1. ## Question on Limits

Evaluate $\lim_{x \to \infty} \frac{(\frac{10}{11})^x}{(\frac{9}{10})^x + (\frac{11}{12})^x}$

Instinctively it's $\frac{1}{2}$, just that I'm not too sure how to go about showing it.

2. ## Re: Limit

Note that 9/10, 10/11, and 11/12 are all less than one, so $\left(\frac{9}{10}\right)^x$, $\left(\frac{10}{11}\right)^x$, and $\left(\frac{11}{12}\right)^x$ all tend to zero as x goes to infinity. The largest of these numbers is 11/12, so it goes to zero most slowly. Thus, we multiply both the numerator and denominator by $\left(\frac{12}{11}\right)^x$:
$\lim_{x\to\infty}\frac{(\frac{10}{11})^x}{(\frac{9 }{10})^x+(\frac{11}{12})^x}=\lim_{x\to\infty}\frac {(\frac{10}{11})^x(\frac{12}{11})^x}{((\frac{9}{10 })^x+(\frac{11}{12})^x)(\frac{12}{11})^x}$
$=\lim_{x\to\infty}\frac{(\frac{120}{121})^x}{(\fra c{54}{55})^x+1}$.
Note that 120/121 and 54/55 are both less than one, as expected, and so as x goes to infinity, the numerator of the above goes to zero, and the denominator goes to one. Thus the limit is 0.

--Kevin C.

3. $\lim_{x\to\infty} \frac{\left ( \frac{10}{11} \right )^x}{\left ( \frac{9}{10} \right )^x + \left ( \frac{11}{12} \right )^x}$

The general approach for these limits is factoring the largest term of the denominator. It is $\left ( \frac{11}{12} \right )^x$ here.

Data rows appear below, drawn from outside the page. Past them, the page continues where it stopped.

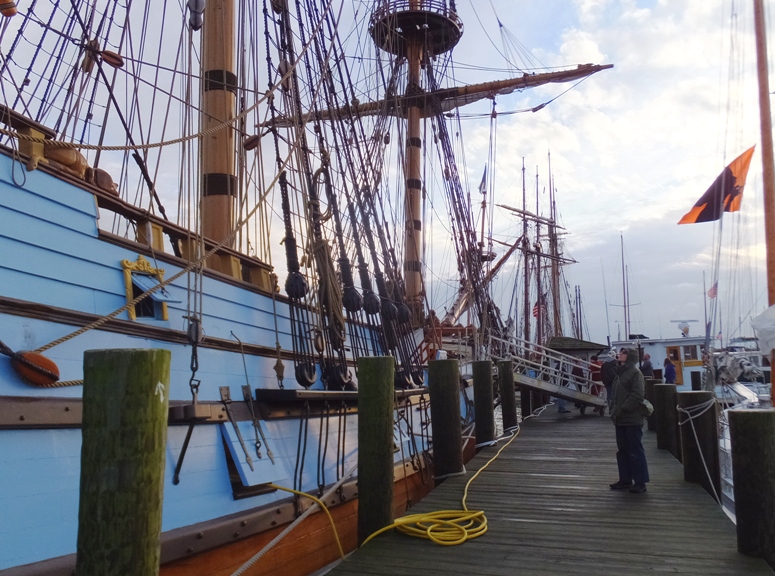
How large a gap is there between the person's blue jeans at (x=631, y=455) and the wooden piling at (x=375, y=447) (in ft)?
8.69

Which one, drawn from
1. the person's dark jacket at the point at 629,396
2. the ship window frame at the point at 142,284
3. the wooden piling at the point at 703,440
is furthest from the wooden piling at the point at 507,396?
the ship window frame at the point at 142,284

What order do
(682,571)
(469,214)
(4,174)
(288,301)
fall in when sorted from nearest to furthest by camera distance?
(4,174)
(682,571)
(288,301)
(469,214)

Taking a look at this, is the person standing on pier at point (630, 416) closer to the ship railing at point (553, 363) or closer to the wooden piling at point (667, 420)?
the wooden piling at point (667, 420)

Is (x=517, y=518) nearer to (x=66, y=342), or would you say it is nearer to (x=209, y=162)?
(x=66, y=342)

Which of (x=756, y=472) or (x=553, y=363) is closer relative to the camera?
(x=756, y=472)

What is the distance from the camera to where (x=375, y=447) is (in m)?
5.22

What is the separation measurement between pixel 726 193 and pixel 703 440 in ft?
29.7

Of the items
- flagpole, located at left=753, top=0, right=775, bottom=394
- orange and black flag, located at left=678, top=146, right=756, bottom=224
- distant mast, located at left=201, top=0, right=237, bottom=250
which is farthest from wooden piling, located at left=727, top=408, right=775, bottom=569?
orange and black flag, located at left=678, top=146, right=756, bottom=224

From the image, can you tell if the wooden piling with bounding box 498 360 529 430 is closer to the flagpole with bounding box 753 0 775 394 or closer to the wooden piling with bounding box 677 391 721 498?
the flagpole with bounding box 753 0 775 394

$\lim_{x\to\infty} \frac{\left ( \frac{11}{12} \right )^x \cdot \left ( \frac{120}{121} \right )^x}{\left ( \frac{11}{12} \right )^x \cdot \left [ 1 + \left ( \frac{108}{110} \right )^x \right ] }$

$\lim_{x\to\infty} \frac{\left ( \frac{120}{121} \right )^x}{1 + \left ( \frac{108}{110} \right )^x }$

We know that $\lim_{x\to\infty} r^x = 0$ for $|r|<1$. So those fractions will go to zero.

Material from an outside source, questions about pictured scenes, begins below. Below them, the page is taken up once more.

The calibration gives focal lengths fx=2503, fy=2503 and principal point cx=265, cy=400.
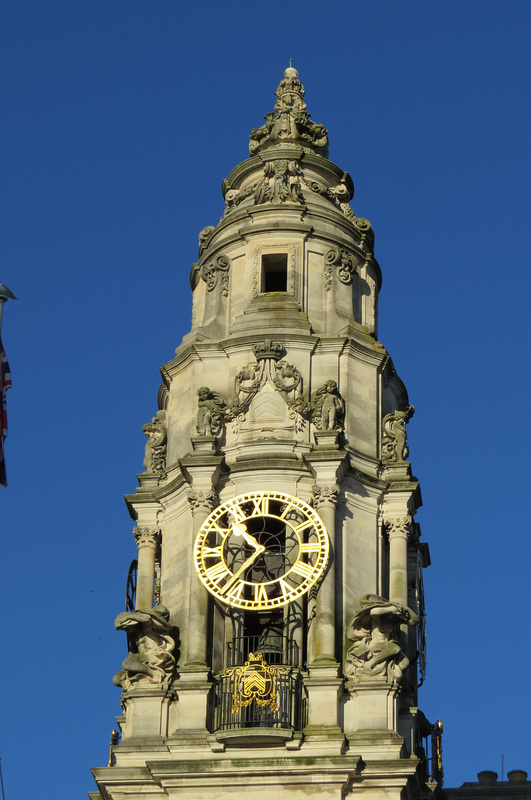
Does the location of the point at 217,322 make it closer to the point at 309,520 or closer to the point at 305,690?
the point at 309,520

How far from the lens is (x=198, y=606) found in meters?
52.1

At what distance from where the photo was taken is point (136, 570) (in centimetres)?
5566

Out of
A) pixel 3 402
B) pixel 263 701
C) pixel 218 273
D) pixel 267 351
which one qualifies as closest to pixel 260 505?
pixel 267 351

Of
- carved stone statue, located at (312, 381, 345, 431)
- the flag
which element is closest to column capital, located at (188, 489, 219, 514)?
carved stone statue, located at (312, 381, 345, 431)

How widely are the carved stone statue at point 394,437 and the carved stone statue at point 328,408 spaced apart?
138cm

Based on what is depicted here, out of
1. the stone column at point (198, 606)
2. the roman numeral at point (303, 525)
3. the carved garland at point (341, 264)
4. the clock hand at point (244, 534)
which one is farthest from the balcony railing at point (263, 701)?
the carved garland at point (341, 264)

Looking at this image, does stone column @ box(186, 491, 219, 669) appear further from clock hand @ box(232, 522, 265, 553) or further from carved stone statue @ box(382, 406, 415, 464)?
carved stone statue @ box(382, 406, 415, 464)

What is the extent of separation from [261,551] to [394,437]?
4633mm

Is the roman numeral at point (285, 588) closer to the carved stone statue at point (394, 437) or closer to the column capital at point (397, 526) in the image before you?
the column capital at point (397, 526)

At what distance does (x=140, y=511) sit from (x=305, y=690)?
6.58 meters

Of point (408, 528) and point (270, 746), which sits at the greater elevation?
point (408, 528)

$\lim_{x\to\infty} \frac{0}{1+0}=0$

4. Hello
Originally Posted by h2osprey
Evaluate $\lim_{x \to \infty} \frac{(\frac{10}{11})^x}{(\frac{9}{10})^x + (\frac{11}{12})^x}$

Instinctively it's $\frac{1}{2}$, just that I'm not too sure how to go about showing it.
Another possible approach : $0<\frac{(\frac{10}{11})^x}{(\frac{9}{10})^x + (\frac{11}{12})^x}\leq\frac{(\frac{10}{11})^x}{(\f rac{11}{12})^x}=\left(\frac{120}{121}\right)^x\und erset{x\to\infty}{\to}0$ and we can conclude using the squeezing theorem.